It supports exact matching, tolerance-based numeric comparisons, text normalization, and row count validation.
## Installation
```r
remotes::install_github("thinkr-open/datadiff")
```
## Quick Start
```r
library(datadiff)
# Create reference and candidate datasets
reference <- data.frame(
id = 1:3,
amount = c(100.00, 200.00, 300.00),
category = c("A", "B", "C")
)
candidate <- data.frame(
id = 1:3,
amount = c(100.01, 200.01, 300.001), # Small differences within tolerance
category = c("a", "b", "c") # Different case
)
# Generate a rules template
write_rules_template(reference, key = "id",
path = "validation_rules.yaml",
numeric_abs = 0.01,
character_case_insensitive = TRUE)
# Edit the rules file to configure validation (e.g., set tolerances, case sensitivity)
# Compare datasets
result <- compare_datasets_from_yaml(reference, candidate, path = "validation_rules.yaml")
print(result$reponse)
```
## Key Features
- **YAML Configuration**: Define validation rules in human-readable YAML files
- **Flexible Comparisons**: Support for exact matching and tolerance-based comparisons
- **Text Normalization**: Case-insensitive comparison and whitespace trimming
- **Type-Aware Validation**: Different rules for different data types
- **Comprehensive Reporting**: Detailed validation reports powered by pointblank
- **Row Count Validation**: Ensure datasets have the expected number of rows
## Dependencies
This package is built on top of the excellent [pointblank](https://github.com/rstudio/pointblank) package, which provides the robust data validation engine.
Pointblank handles all the heavy lifting for validation logic, error reporting, and test execution.
## Configuration
`write_rules_template()` generates a starting YAML. You then edit `by_name` to override any rule for a specific column.
### Full example with column-level overrides (`by_name`)
```yaml
version: 1
defaults:
na_equal: yes
ignore_columns:
documentation
keys: id
label: reference vs candidate
row_validation:
check_count: yes
expected_count: ~ # null = use reference row count
tolerance: 0
by_type:
numeric:
abs: 1.0e-09 # near-exact by default for all numeric columns
rel: 0
integer:
abs: 0
character:
equal_mode: exact
case_insensitive: no
trim: no
date:
equal_mode: exact
datetime:
equal_mode: exact
logical:
equal_mode: exact
by_name:
id: [] # no override — inherits integer rule (abs: 0)
amount:
abs: 0.01 # override: accept differences up to 0.01 for this column
rel: 0
unit_price:
abs: 0.001
rel: 0.0001 # mixed mode: 0.001 + 0.01% of reference value
category:
case_insensitive: yes # override: ignore case for this column only
trim: yes
created_at:
equal_mode: exact # redundant here, but explicit for documentation
```
**How `by_name` interacts with `by_type`**: rules are merged, with `by_name` taking precedence.
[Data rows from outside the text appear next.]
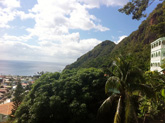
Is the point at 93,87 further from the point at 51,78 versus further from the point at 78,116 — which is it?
the point at 51,78

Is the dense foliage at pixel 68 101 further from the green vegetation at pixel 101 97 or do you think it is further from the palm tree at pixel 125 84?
the palm tree at pixel 125 84

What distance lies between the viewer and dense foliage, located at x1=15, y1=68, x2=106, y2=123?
873 centimetres

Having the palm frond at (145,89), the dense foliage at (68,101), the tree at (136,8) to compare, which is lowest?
the dense foliage at (68,101)

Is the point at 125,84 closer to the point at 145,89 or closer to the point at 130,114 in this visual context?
the point at 145,89

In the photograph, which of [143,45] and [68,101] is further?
[143,45]

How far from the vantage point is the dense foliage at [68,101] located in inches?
344

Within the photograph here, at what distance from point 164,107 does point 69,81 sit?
22.3 ft

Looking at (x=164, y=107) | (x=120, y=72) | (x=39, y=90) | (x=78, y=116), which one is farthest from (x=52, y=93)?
(x=164, y=107)

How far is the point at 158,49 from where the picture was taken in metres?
15.4

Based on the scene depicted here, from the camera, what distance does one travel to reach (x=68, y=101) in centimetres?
937

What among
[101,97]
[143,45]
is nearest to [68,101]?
[101,97]

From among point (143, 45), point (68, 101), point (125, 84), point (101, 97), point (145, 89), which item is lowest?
point (68, 101)

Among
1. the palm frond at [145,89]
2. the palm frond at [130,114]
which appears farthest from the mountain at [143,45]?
the palm frond at [130,114]

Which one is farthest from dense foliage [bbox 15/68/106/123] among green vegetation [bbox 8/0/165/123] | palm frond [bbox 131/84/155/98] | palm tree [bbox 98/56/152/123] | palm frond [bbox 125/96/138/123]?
palm frond [bbox 131/84/155/98]
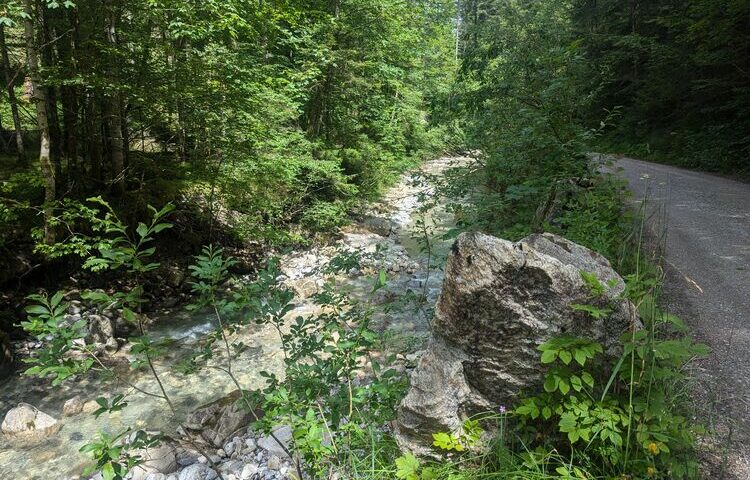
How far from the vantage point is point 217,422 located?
473 cm

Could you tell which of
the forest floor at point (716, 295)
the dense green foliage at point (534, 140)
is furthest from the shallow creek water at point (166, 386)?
the forest floor at point (716, 295)

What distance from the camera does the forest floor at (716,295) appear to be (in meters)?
2.14

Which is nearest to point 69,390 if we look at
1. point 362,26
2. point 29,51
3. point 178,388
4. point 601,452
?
point 178,388

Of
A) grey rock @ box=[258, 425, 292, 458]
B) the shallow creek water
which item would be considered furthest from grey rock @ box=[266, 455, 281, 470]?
the shallow creek water

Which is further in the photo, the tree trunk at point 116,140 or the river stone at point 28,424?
the tree trunk at point 116,140

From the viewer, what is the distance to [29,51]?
5.32 metres

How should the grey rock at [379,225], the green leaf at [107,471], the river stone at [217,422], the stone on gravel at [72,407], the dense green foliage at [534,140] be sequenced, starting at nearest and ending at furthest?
1. the green leaf at [107,471]
2. the river stone at [217,422]
3. the dense green foliage at [534,140]
4. the stone on gravel at [72,407]
5. the grey rock at [379,225]

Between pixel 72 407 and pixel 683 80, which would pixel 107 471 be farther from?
pixel 683 80

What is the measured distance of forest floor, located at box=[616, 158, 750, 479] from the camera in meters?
2.14

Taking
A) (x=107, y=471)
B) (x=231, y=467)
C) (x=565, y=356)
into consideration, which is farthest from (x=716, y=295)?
(x=231, y=467)

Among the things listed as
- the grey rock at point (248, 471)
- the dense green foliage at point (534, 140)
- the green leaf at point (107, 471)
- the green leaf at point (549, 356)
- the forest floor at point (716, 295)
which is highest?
the dense green foliage at point (534, 140)

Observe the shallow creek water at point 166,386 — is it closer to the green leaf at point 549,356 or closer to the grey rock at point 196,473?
the grey rock at point 196,473

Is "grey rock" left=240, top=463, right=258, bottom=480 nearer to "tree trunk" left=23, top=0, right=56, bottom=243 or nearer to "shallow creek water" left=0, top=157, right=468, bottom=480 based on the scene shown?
"shallow creek water" left=0, top=157, right=468, bottom=480

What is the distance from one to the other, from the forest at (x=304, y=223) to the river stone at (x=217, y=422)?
1.9 inches
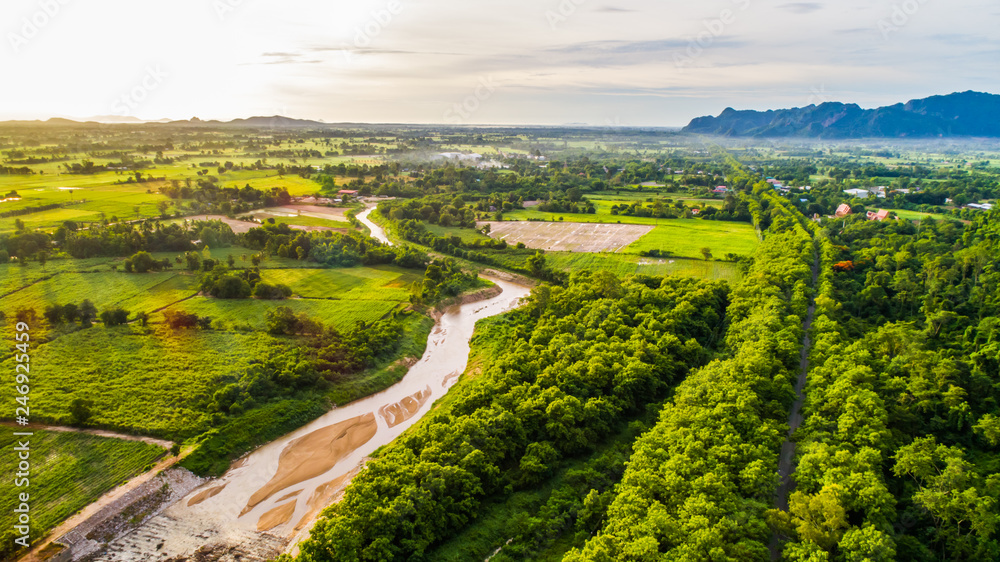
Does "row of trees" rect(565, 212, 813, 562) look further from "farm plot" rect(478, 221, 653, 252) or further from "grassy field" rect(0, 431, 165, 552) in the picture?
"farm plot" rect(478, 221, 653, 252)

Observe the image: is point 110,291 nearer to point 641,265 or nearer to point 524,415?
point 524,415

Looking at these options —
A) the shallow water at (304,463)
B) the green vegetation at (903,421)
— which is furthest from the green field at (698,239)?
the shallow water at (304,463)

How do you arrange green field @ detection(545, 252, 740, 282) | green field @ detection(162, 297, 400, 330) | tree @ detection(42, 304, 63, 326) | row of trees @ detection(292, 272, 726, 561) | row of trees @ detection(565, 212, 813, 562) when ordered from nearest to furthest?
1. row of trees @ detection(565, 212, 813, 562)
2. row of trees @ detection(292, 272, 726, 561)
3. tree @ detection(42, 304, 63, 326)
4. green field @ detection(162, 297, 400, 330)
5. green field @ detection(545, 252, 740, 282)

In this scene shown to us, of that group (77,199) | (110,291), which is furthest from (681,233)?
(77,199)

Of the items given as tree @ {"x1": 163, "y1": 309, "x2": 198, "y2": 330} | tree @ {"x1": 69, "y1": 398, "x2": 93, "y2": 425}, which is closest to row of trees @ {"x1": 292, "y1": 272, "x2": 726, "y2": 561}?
tree @ {"x1": 69, "y1": 398, "x2": 93, "y2": 425}

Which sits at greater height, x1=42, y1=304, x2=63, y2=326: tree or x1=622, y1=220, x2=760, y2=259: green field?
x1=622, y1=220, x2=760, y2=259: green field

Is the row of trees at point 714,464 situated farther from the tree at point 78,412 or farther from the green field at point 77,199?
the green field at point 77,199

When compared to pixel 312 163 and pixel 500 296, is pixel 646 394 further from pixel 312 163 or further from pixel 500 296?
pixel 312 163

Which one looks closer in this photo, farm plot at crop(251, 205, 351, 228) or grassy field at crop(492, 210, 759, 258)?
grassy field at crop(492, 210, 759, 258)
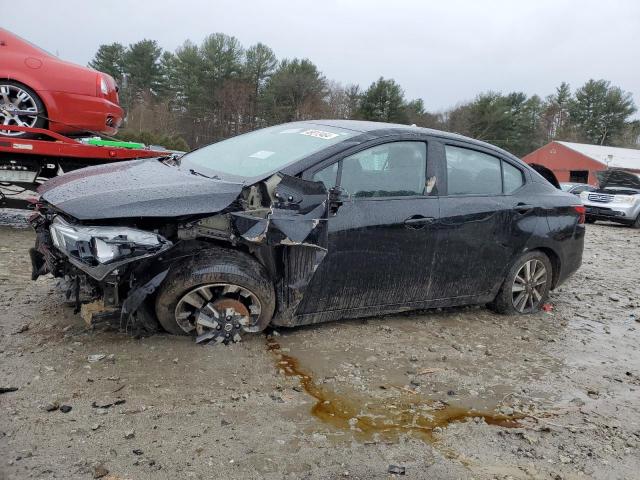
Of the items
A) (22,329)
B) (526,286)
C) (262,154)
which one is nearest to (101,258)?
(22,329)

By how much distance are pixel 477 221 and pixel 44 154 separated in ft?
17.3

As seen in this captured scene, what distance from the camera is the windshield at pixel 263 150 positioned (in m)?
3.79

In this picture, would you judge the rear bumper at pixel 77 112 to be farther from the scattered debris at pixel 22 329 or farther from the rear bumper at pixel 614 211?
the rear bumper at pixel 614 211

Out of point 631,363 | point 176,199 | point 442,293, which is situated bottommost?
point 631,363

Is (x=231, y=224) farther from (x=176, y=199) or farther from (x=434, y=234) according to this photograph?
(x=434, y=234)

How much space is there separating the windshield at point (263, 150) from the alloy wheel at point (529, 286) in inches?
83.1

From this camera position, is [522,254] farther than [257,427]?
Yes

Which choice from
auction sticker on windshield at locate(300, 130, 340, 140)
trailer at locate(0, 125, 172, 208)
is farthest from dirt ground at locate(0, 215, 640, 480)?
trailer at locate(0, 125, 172, 208)

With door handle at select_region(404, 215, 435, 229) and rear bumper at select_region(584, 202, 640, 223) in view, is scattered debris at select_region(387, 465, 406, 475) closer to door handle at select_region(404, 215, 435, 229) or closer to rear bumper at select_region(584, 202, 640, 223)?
door handle at select_region(404, 215, 435, 229)

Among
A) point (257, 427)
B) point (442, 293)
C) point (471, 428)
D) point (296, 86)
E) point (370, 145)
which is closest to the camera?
point (257, 427)

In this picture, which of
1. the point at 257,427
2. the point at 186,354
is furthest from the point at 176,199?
the point at 257,427

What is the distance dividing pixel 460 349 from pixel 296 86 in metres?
43.0

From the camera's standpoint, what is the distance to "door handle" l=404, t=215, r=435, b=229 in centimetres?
393

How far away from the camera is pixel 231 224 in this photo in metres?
3.41
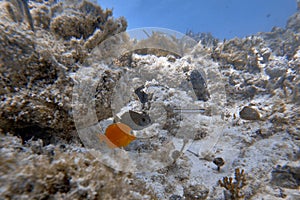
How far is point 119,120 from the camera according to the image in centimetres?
298

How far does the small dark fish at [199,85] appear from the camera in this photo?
193 inches

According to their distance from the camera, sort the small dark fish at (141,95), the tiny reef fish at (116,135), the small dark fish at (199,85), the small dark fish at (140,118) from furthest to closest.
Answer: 1. the small dark fish at (199,85)
2. the small dark fish at (141,95)
3. the small dark fish at (140,118)
4. the tiny reef fish at (116,135)

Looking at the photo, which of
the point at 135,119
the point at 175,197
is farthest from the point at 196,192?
the point at 135,119

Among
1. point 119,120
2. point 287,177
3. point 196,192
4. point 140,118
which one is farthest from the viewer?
point 140,118

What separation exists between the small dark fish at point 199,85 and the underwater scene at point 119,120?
3 cm

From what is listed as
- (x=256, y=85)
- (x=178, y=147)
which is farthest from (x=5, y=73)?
(x=256, y=85)

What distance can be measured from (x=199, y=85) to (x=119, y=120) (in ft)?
9.93

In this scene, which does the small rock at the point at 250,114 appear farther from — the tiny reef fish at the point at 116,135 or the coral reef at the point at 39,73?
the coral reef at the point at 39,73

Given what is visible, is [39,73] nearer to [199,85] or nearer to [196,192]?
[196,192]

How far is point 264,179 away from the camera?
2.61 meters

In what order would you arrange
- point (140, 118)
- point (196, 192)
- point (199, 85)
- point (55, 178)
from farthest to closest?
point (199, 85)
point (140, 118)
point (196, 192)
point (55, 178)

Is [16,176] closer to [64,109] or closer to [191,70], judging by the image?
[64,109]

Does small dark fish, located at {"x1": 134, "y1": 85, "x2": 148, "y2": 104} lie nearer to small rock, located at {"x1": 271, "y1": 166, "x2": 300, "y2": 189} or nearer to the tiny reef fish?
the tiny reef fish

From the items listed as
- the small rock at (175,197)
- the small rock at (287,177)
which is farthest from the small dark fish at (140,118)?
the small rock at (287,177)
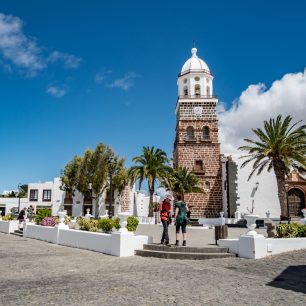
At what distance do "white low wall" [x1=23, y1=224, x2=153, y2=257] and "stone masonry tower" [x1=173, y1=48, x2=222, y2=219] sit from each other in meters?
20.8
A column not listed in `by_name` uses its `by_type` defaults unchanged.
| Column | Effective rule | Source |
|---|---|---|
| `id` | `abs: 0` | `by_type.integer` |
| `amount` | `abs: 0.01, rel: 0` | `by_name.amount` overrides `by_type.numeric` |
| `unit_price` | `abs: 0.001, rel: 0.0001` | `by_name.unit_price` overrides `by_type.numeric` |
| `category` | `case_insensitive: yes, trim: yes` | `by_name.category` overrides `by_type.character` |
| `created_at` | `equal_mode: exact` | `by_type.date` (by_name is redundant here) |
### Numeric tolerance: formula, edge effects, and best practices
#### Threshold formula
For numeric columns, validation relies on a single **combined threshold**:
```
threshold = abs + rel × |reference_value|
result = OK if |candidate - reference| ≤ threshold
```
The two parameters **add up**—they are not two independent guards.
| Parameter | Role | Default value |
|-----------|------|---------------|
| `abs` | Absolute tolerance: fixed floor, independent of the magnitude of values | `1e-9` |
| `rel` | Relative tolerance: fraction of the reference value added to the threshold | `0` |
#### Pure absolute mode (recommended by default)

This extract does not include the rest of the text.